Fragmento del documento:
····················
Carretera al infierno es el enésimo remake de los últimos meses. De hecho, Carretera al infierno le sonará, supongo, incluso a aquellos que no la hayan visto y que no suelan ver este tipo de cine. Como yo. De aquellas, el demonio de la carretera era Rutger Hauer, un actor en horas bajas en una película, no lo neguemos, de baja estofa.
Pero igualmente cierto es que, de alguna manera, ha acabado convirtiéndose en una de esas viejas películas que circulan con gusto y éxito por los circuitos del subsuelo cinematográfico, entre rarezas, delicias y macarradas varias. Esta es una macarrada, claro.
Ahora, en tiempos de sequía y de vuelta a todo, en plena emergencia creativa, retornamos a algo que, en verdad, se ha versionado ya mil veces sólo que sin la impronta de remake. Aquí, eso sí, ni cambian el título. Y todo seguirá a pies juntillas las directrices marcadas en la cinta original.
····················
Ejercicios propuestos:
1. Resume en dos oraciones el fragmento sobre Carretera al infierno.
2. Repite sin ningún cambio el pasaje del fragmento sobre Carretera al infierno que comienza en las palabras "Carretera al infierno es" y termina después de "una macarrada, claro.".
Las líneas que vienen después no son necesarias.

Material de consulta:
····················
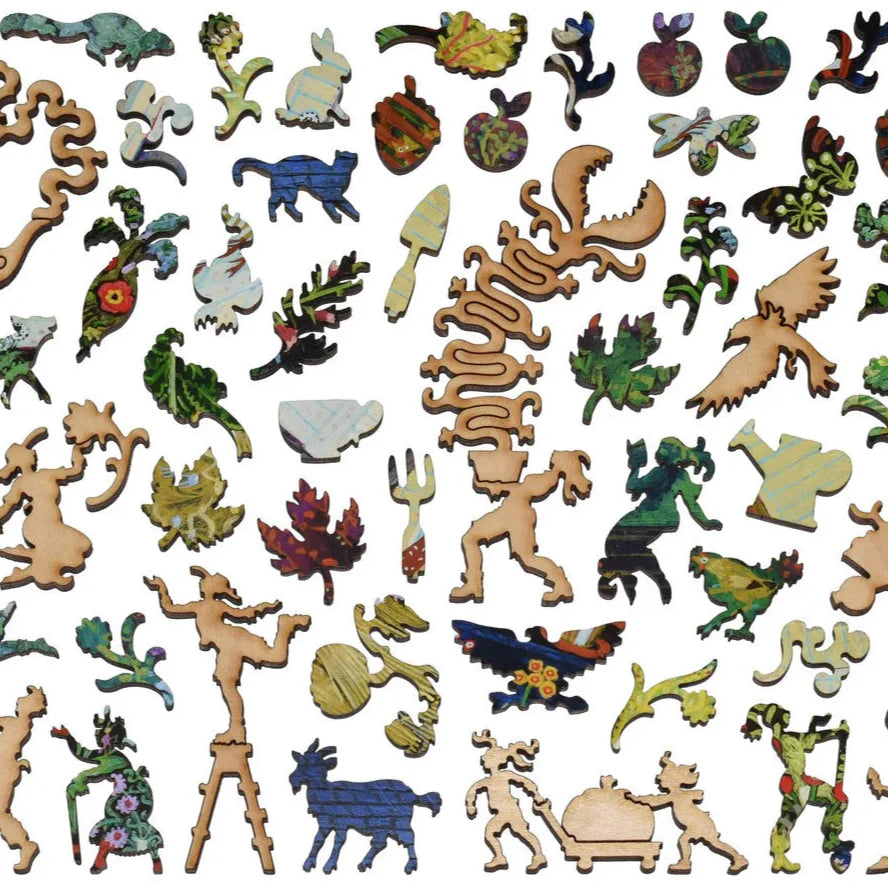 Pause thé Liberty Puzzle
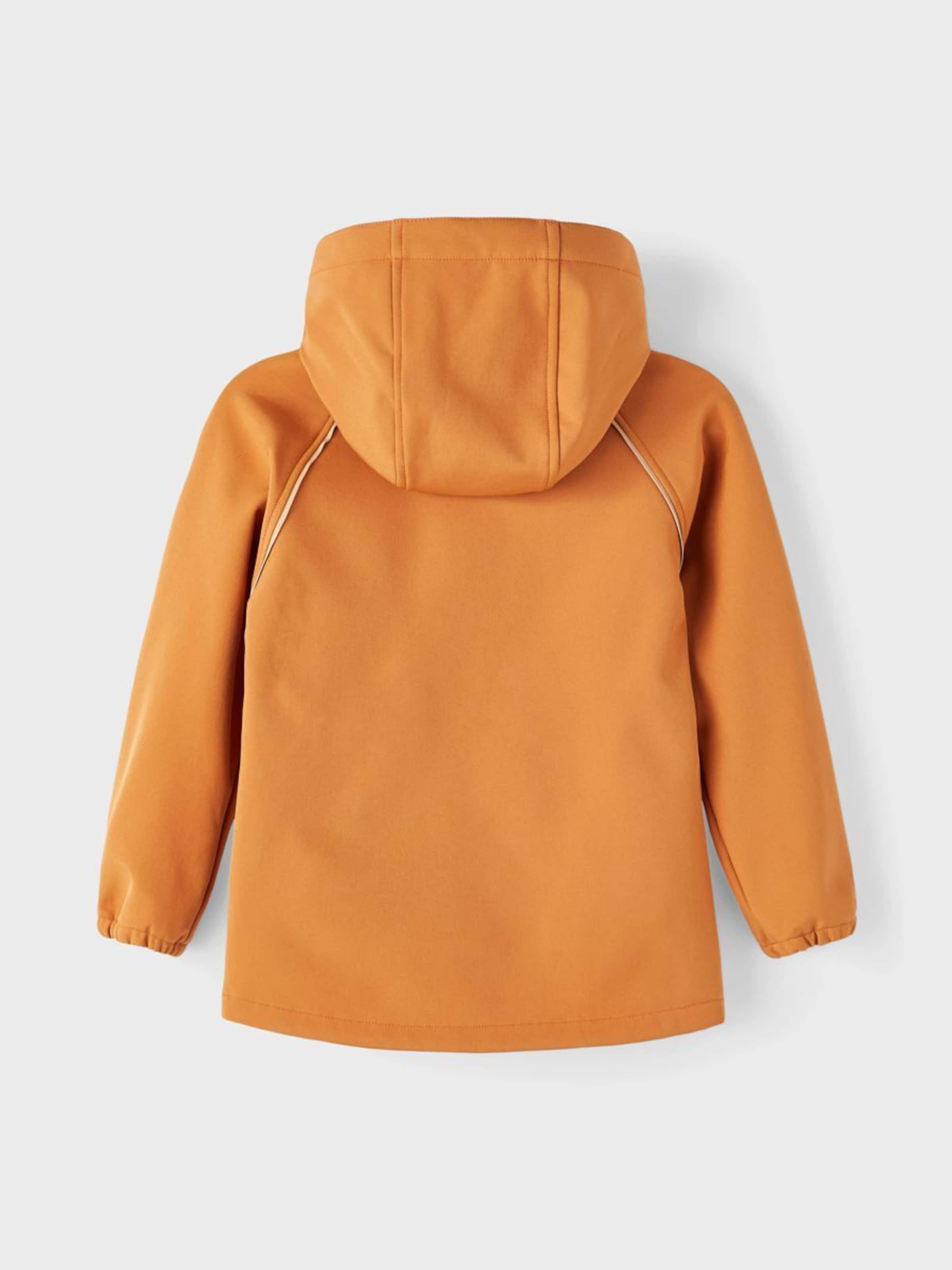 Kinder Kids (Gr. 92-140) NAME IT Funktionsjacke 'ALFA' in Hellbraun - KE34063 Kinder Kids (Gr. 92-140) NAME IT Funktionsjacke 'ALFA' in Hellbraun - KE34063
····················
Respuestas en orden:
1. Carretera al infierno es el enésimo remake de los últimos meses y vuelve a una película de baja estofa, con Rutger Hauer como demonio de la carretera, que acabó circulando con éxito por el subsuelo cinematográfico. En plena emergencia creativa, la nueva versión ni siquiera cambia el título y seguirá a pies juntillas las directrices de la cinta original.

2.
Carretera al infierno es el enésimo remake de los últimos meses. De hecho, Carretera al infierno le sonará, supongo, incluso a aquellos que no la hayan visto y que no suelan ver este tipo de cine. Como yo. De aquellas, el demonio de la carretera era Rutger Hauer, un actor en horas bajas en una película, no lo neguemos, de baja estofa.
Pero igualmente cierto es que, de alguna manera, ha acabado convirtiéndose en una de esas viejas películas que circulan con gusto y éxito por los circuitos del subsuelo cinematográfico, entre rarezas, delicias y macarradas varias. Esta es una macarrada, claro.